Accordingly, our love for God is a supernatural love; it is not due to human sympathy and empathy, but is a gift and a gift. That is why it is absolute. Having received them from the Creator, no creature should be equated or preferred to Him. Whenever this happens, we turn away from God and towards the creature - with this brief definition St. Augustine sin. This does not consist in the fact that we enjoy the created things - which is legitimate, yes even willed by God, since they too emerged from his creative hand - but when we do this without him or even against him. This is exactly how true love for God receives its yardstick: Our entire activity must be measured by whether it is always based on him, on his word and his advice. St. John puts it in a nutshell: because love for God consists in keeping his commandments. (1 Jn 5: 3). The essence of love consists - contrary to widespread misconceptions - not in fleeting and changeable feelings and passions, but in the will, which is firmly oriented towards one goal: to fulfill God's will, to follow him in our actions and actions.
So many saints show us what that means: those unknown and unnamed, who quietly, self-sacrificingly and renouncing their own needs care for a sick relative, as well as those whom we are allowed to call on like St.
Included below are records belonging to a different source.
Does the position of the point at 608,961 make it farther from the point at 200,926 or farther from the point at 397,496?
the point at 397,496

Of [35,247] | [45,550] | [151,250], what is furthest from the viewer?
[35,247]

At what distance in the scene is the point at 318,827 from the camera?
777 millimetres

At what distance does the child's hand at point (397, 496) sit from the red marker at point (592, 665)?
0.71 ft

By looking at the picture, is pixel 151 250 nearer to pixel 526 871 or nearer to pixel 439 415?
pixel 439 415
Mother Teresa.

Is there a hierarchy of love?

This brings us to the third set of questions: How does the commandment to love God relate to that of neighborly love? Can there be a hierarchy, a priority in love?
Let us listen again to today's Gospel: Whoever welcomes you welcomes me, and whoever welcomes me welcomes him who sent me. (Mt 10.40). Elsewhere, the same evangelist, St. Matthew: Whoever welcomes a ... child in my name welcomes me (Mt 18: 5).
Christian love of neighbor receives its proprium precisely because it is centered in Christ: in my name, for my name's sake, we should act - because we see Christ in the other. It is precisely this that distinguishes true charity from mere philanthropy and diffuse distant love, no matter how much it dresses in enthusiastic rhetoric like Schiller’s "all people become brothers". More precisely, they will - and only - if it is done in recognition of the fact that they all have the same father.

"Anyone who does not take up his cross and follow me is not worthy of me"

This centering on Christ also leads to a legitimate marginal order in neighborly love, an ordo caritatis. If God has placed certain people by our side - such as through relatives, friendship, specific care relationships or in concrete situations (as in the case of the Good Samaritan) - it is precisely in them that our love has to be shown. Above all, of course, is the call of the Lord to take part in the building up of the kingdom of God and to follow him: Whoever does not take up his cross and follow me is not worthy of me (Mt 10:38). God calls us again and again to the great, our manageable relationships and horizons far beyond. Such a call is the outflow of His love, a love that asks and awaits reciprocation.